▸ **Goal of the exercise**
Convert the data from the line containing "this 1270×952 image." through the line containing "burgundy damaged car [1159, 187, 1270, 426]" into a two-column CSV headed input and output, with one row per text and its answer. Put each in a single quoted field, replacing any line breaks with spaces.

▸ **Data excerpts**

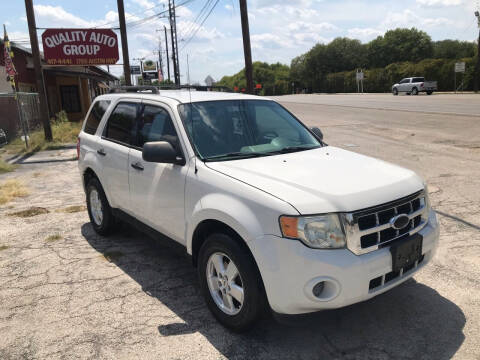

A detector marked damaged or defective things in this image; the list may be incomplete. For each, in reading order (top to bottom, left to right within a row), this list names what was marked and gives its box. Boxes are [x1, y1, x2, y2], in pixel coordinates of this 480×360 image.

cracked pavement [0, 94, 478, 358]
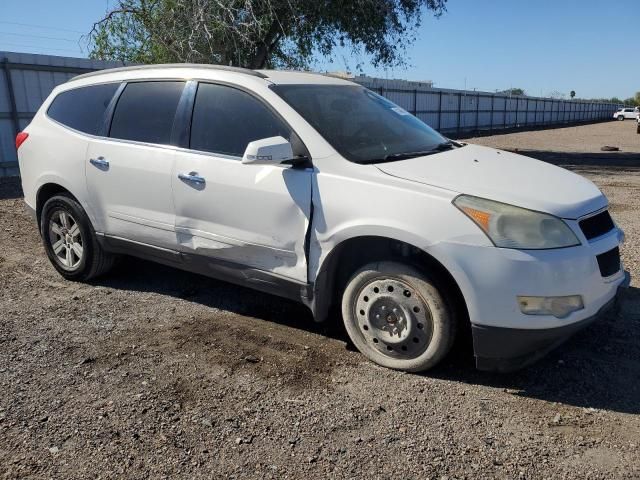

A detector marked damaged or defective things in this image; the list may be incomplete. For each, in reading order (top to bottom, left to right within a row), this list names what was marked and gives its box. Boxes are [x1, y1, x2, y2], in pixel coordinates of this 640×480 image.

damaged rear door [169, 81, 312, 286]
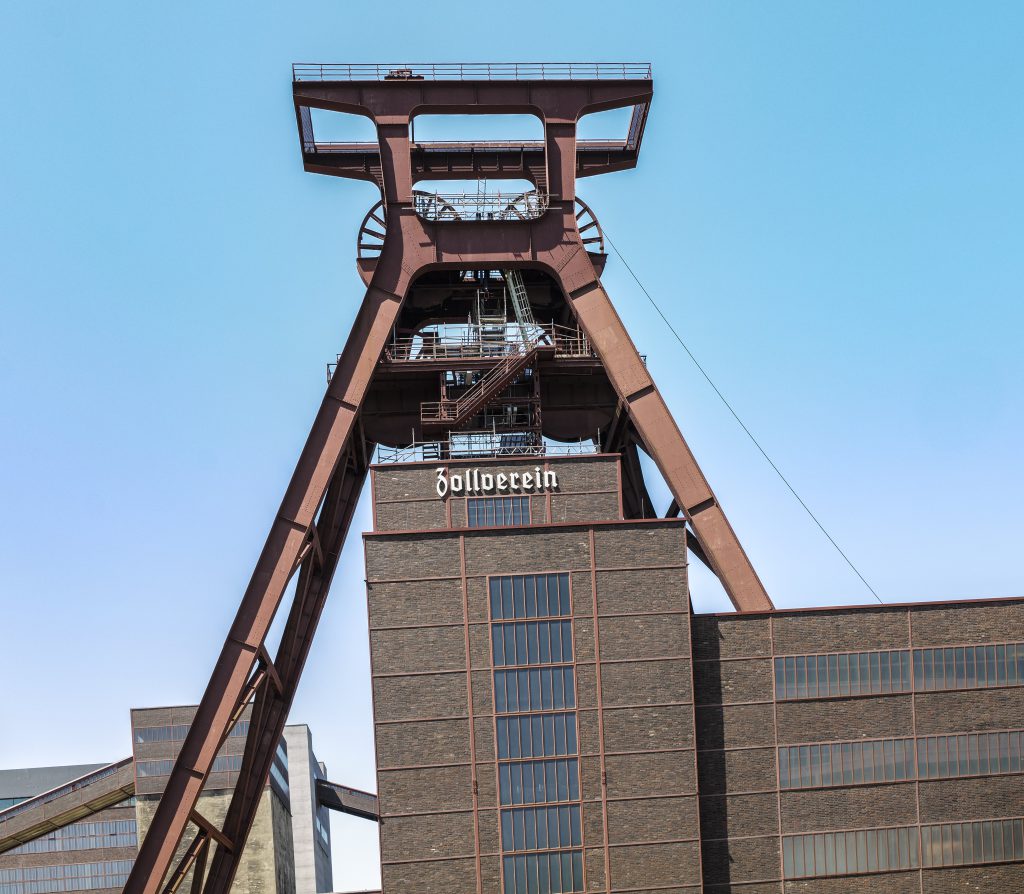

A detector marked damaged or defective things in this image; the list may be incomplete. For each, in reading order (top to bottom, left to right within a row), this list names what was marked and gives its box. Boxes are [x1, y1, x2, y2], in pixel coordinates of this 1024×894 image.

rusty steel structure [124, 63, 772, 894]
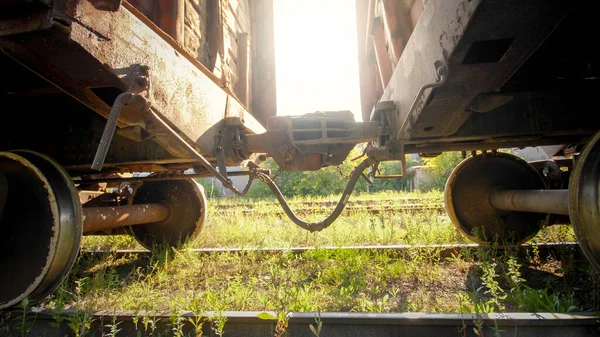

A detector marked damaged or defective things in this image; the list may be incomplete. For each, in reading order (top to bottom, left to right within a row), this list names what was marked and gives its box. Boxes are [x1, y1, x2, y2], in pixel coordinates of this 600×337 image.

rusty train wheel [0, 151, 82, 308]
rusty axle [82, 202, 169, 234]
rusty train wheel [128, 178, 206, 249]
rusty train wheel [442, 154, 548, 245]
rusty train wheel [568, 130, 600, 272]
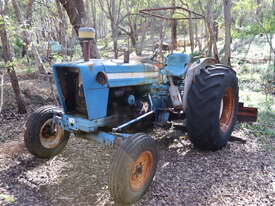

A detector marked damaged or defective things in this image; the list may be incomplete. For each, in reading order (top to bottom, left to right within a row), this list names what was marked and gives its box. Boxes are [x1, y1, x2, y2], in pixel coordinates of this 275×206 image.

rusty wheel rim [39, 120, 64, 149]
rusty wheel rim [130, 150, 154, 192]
* * *
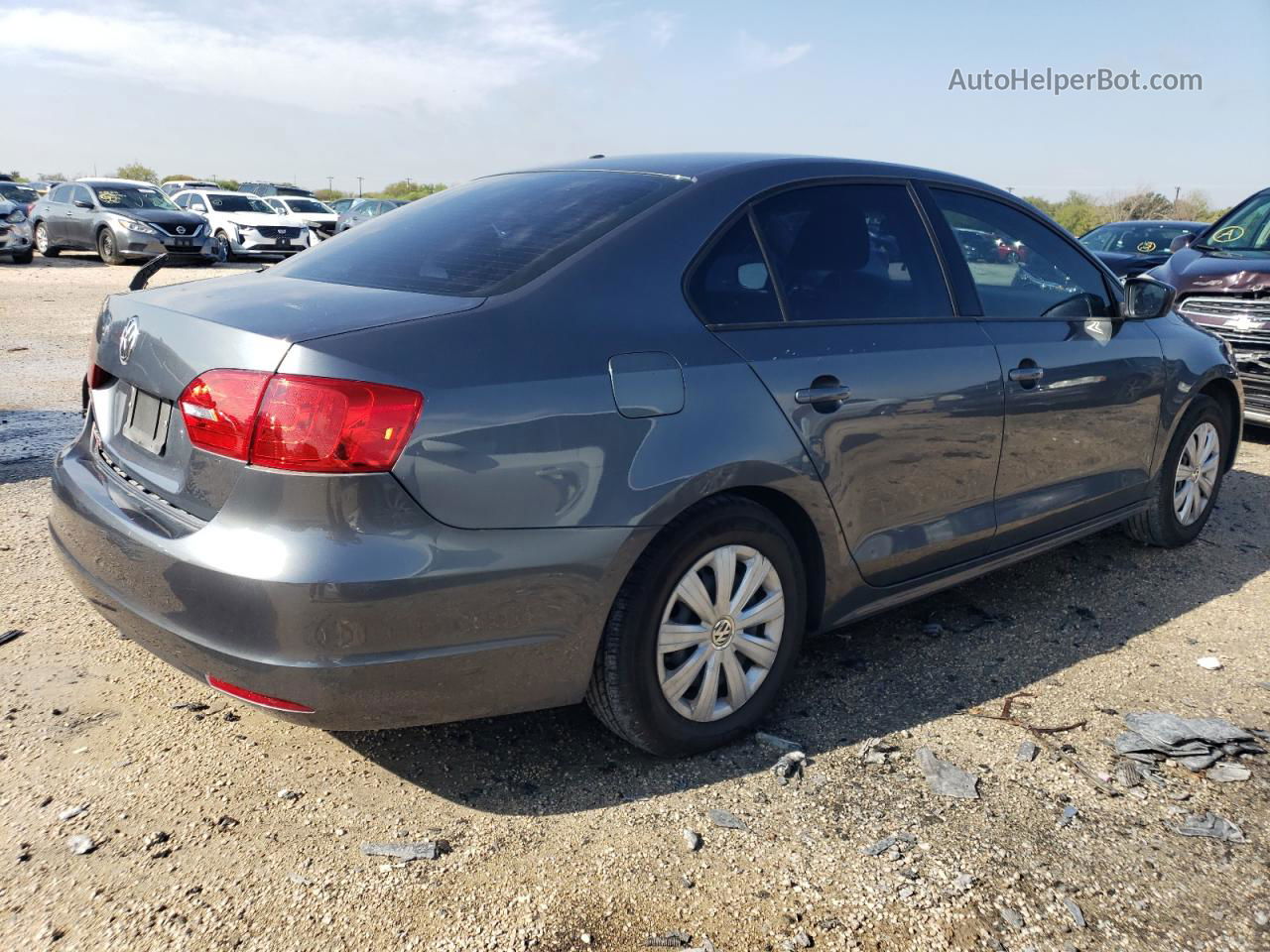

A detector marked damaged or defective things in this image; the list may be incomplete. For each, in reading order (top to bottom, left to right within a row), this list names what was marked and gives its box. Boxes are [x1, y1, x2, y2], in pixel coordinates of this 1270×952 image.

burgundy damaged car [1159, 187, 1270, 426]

▸ **The solution**
input,output
"A detector marked damaged or defective things in this image; the list may be incomplete. For each, in reading order (top to bottom, left to right within a row), this list names what was marked and gives its box. Boxes are [x1, y1, x2, y2], in pixel coordinates of this 1270×952 image.","burgundy damaged car [1159, 187, 1270, 426]"